Give back exactly the lines running from the line with "What gap in" to the end of the entries, and only those lines.

(Rows from a spatial reasoning dataset)
--- Begin ---

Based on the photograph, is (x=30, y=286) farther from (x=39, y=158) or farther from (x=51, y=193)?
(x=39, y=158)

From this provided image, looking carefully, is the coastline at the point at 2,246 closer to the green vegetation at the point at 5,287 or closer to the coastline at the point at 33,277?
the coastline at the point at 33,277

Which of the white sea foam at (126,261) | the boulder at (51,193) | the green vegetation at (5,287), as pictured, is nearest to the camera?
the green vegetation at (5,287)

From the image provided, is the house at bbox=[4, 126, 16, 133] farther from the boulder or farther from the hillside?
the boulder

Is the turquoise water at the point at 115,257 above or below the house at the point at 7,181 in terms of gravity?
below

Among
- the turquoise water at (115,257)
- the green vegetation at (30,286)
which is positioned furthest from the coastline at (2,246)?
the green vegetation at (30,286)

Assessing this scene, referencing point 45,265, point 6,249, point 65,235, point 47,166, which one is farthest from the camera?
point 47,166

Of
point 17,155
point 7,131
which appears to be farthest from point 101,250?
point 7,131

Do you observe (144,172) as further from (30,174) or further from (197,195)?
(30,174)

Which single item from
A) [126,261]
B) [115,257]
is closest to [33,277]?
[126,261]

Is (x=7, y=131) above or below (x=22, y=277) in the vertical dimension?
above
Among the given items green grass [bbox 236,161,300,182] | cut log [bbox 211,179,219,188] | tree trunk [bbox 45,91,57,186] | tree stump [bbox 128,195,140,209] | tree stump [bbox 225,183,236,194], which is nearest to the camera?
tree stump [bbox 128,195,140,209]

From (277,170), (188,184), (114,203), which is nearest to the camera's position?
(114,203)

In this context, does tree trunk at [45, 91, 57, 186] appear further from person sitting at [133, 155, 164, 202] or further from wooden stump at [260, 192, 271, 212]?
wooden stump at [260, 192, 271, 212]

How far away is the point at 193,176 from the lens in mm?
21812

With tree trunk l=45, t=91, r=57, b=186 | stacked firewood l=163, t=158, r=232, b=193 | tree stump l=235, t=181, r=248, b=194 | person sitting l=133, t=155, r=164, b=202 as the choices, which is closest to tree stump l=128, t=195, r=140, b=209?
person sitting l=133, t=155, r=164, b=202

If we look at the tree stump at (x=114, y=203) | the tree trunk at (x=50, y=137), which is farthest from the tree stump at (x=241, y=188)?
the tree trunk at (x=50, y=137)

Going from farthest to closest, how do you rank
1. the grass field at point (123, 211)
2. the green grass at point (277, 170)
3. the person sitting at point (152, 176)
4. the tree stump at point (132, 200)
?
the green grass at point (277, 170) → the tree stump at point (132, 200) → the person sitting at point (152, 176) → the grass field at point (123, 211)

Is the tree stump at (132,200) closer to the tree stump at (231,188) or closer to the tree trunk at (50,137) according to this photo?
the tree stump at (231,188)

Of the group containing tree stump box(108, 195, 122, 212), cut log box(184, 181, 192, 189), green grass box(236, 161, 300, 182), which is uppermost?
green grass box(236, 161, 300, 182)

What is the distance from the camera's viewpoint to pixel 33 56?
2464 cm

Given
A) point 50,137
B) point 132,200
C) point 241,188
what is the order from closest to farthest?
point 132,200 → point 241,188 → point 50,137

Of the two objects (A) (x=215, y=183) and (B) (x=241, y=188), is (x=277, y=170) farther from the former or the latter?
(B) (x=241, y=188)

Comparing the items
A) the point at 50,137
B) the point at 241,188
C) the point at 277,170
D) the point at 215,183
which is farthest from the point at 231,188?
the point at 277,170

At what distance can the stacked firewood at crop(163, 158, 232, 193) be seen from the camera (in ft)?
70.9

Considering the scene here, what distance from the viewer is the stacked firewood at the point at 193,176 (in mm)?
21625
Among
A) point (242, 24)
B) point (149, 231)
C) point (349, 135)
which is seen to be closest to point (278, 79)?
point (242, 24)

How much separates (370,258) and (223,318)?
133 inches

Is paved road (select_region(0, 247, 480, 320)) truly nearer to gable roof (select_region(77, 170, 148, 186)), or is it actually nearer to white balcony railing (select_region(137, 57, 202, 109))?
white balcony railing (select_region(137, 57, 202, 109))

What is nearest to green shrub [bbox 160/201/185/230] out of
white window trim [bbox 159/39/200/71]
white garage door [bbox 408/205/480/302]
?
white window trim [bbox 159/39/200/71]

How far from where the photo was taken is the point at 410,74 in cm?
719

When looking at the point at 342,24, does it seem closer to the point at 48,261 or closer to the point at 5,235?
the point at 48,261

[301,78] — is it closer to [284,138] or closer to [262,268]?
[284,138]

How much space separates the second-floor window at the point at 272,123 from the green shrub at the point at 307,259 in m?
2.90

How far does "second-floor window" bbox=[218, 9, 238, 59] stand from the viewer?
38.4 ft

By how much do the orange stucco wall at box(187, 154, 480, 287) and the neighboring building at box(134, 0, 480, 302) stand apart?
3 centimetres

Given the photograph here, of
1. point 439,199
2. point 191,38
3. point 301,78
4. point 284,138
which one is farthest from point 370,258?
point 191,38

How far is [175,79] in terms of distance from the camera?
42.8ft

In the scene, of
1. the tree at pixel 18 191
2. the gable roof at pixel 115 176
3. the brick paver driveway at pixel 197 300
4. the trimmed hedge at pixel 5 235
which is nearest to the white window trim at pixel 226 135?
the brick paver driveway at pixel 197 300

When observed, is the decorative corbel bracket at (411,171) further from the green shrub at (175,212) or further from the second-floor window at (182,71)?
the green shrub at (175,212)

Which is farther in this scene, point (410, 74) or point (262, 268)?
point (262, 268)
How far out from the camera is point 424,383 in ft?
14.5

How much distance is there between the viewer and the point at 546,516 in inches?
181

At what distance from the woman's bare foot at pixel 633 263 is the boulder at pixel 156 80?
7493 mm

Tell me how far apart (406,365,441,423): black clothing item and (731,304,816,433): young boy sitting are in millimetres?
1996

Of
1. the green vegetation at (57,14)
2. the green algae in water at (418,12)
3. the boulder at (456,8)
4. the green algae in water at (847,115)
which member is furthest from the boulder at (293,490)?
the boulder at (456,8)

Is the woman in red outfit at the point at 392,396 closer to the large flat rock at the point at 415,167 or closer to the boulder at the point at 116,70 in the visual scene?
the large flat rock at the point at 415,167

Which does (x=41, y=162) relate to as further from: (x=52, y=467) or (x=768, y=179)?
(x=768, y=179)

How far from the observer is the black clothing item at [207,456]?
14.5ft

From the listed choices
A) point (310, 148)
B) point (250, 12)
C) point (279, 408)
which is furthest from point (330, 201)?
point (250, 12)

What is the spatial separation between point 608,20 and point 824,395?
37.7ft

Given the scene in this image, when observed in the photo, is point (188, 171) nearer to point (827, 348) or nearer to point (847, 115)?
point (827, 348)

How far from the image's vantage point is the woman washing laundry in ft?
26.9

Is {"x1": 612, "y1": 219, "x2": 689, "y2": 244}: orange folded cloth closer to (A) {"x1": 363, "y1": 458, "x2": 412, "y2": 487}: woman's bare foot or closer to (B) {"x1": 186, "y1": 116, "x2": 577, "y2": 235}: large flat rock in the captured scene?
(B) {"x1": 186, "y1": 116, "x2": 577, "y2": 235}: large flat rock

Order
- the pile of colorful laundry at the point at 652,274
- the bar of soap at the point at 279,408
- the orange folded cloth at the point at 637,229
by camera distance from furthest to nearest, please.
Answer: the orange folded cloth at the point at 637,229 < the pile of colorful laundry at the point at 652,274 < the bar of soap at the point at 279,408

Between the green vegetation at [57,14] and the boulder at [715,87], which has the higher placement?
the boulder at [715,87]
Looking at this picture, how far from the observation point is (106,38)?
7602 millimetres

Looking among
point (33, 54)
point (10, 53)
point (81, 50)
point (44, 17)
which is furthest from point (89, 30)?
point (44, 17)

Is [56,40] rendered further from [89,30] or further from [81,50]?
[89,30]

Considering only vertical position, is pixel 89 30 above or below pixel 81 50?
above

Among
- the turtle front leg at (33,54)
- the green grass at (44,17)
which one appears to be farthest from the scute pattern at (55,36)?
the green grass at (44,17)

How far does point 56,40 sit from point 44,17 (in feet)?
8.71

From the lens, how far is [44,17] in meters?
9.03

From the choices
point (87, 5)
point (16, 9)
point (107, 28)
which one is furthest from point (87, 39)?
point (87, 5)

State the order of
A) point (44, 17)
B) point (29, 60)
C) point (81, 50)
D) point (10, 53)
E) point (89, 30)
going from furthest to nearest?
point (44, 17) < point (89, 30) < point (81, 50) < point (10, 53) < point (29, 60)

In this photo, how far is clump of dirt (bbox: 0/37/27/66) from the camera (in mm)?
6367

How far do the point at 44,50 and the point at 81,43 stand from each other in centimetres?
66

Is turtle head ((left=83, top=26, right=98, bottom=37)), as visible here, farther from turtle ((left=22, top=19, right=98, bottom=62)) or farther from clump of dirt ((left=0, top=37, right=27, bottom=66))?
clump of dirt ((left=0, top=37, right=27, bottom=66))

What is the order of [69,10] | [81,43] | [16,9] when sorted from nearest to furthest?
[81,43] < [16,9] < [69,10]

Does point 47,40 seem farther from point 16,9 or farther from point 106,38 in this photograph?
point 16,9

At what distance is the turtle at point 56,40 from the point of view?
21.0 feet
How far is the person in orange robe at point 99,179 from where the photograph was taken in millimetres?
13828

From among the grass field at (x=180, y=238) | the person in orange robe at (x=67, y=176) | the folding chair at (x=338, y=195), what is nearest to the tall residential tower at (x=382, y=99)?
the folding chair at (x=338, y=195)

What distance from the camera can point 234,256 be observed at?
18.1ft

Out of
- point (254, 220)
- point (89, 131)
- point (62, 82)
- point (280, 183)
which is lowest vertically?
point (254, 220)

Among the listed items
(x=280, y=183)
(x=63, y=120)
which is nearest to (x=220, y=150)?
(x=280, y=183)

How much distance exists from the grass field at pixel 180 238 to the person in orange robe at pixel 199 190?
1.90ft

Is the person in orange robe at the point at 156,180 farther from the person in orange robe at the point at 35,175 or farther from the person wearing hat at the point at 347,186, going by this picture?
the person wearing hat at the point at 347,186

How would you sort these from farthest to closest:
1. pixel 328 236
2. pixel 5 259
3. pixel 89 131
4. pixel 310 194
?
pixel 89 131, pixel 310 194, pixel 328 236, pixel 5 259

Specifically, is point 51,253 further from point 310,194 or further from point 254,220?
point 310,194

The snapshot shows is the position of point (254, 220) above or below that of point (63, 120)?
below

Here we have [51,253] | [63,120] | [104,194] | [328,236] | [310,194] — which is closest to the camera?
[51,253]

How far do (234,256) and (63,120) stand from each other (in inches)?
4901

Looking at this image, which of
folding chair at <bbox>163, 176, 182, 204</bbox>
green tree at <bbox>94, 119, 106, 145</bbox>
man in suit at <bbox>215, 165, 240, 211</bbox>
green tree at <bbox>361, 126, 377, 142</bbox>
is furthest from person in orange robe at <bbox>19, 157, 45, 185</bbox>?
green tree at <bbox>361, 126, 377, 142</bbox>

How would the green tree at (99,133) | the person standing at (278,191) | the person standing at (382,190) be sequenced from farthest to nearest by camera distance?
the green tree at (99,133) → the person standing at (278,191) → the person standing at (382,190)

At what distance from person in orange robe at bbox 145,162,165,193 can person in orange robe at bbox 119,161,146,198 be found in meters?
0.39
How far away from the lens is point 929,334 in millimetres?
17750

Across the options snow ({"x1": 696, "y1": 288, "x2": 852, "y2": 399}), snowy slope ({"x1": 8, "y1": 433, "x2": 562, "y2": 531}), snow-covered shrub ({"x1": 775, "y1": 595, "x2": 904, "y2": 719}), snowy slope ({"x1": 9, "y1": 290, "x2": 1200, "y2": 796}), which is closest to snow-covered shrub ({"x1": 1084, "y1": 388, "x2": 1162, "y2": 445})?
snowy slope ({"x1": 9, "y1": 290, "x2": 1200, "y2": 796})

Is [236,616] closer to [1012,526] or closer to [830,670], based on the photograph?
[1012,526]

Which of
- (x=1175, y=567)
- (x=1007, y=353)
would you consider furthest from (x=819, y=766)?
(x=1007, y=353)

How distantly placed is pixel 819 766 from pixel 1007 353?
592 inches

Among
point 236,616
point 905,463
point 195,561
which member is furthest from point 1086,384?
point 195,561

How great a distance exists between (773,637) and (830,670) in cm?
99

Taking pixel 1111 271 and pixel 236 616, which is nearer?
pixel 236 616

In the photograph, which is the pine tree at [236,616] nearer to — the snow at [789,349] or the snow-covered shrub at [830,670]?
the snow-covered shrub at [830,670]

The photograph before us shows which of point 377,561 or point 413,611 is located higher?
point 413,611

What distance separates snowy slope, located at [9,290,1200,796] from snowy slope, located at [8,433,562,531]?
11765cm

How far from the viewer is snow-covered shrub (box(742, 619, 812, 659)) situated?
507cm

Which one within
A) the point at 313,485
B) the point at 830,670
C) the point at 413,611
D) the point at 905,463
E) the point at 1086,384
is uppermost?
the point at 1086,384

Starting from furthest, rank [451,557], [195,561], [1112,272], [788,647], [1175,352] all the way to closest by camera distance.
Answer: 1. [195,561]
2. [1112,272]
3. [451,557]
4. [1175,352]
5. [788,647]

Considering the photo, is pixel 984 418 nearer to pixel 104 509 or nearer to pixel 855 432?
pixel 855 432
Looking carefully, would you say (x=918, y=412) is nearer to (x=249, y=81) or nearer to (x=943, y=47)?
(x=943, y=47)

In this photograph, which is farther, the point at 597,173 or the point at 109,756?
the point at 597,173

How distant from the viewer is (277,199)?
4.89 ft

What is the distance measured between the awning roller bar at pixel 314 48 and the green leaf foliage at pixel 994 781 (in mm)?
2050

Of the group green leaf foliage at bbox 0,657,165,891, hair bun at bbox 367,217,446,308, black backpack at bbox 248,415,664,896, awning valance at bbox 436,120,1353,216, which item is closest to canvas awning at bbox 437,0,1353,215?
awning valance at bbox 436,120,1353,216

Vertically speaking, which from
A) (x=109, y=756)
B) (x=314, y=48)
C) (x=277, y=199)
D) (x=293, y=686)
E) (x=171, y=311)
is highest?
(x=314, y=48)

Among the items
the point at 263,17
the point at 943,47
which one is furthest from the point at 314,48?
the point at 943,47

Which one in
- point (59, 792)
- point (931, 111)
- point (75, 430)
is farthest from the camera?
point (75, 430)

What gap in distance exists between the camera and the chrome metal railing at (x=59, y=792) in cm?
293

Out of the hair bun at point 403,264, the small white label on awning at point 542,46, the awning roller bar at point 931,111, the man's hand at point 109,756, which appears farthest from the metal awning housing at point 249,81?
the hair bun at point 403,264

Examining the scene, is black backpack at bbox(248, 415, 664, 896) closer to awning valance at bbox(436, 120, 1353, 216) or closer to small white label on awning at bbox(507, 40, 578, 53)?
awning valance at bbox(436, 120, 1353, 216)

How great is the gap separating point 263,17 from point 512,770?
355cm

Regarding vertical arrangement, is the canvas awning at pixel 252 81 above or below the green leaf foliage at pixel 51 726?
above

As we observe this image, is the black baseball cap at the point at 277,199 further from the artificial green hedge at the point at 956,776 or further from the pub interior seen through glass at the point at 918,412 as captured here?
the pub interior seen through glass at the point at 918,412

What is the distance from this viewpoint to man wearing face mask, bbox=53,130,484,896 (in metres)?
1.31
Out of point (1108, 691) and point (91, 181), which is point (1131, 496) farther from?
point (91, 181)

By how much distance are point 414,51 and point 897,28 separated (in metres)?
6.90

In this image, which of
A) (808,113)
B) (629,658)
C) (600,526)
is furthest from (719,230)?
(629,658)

--- End ---

Result of the exercise:
What gap in distance exists between the camera and the chrome metal railing at (x=59, y=792) in cm?
293

Out of the hair bun at point 403,264, the small white label on awning at point 542,46, the awning roller bar at point 931,111, the man's hand at point 109,756, which appears farthest from the metal awning housing at point 249,81?
the hair bun at point 403,264

Examining the scene, is black backpack at bbox(248, 415, 664, 896) closer to awning valance at bbox(436, 120, 1353, 216) or closer to small white label on awning at bbox(507, 40, 578, 53)?
awning valance at bbox(436, 120, 1353, 216)

How great is the gap separating point 263,17 from point 512,770?
355cm

Regarding vertical arrangement, is the canvas awning at pixel 252 81 above or below the green leaf foliage at pixel 51 726?
above

As we observe this image, is the black baseball cap at the point at 277,199 further from the artificial green hedge at the point at 956,776 or further from the pub interior seen through glass at the point at 918,412 as captured here?
the pub interior seen through glass at the point at 918,412

What is the distance from this viewpoint to man wearing face mask, bbox=53,130,484,896 (in metres)?
1.31
Out of point (1108, 691) and point (91, 181), which is point (1131, 496) farther from?
point (91, 181)

By how much distance are point 414,51 and point 897,28 separated (in metres)?
6.90

In this image, which of
A) (808,113)
B) (629,658)
C) (600,526)
is furthest from (719,230)?
(629,658)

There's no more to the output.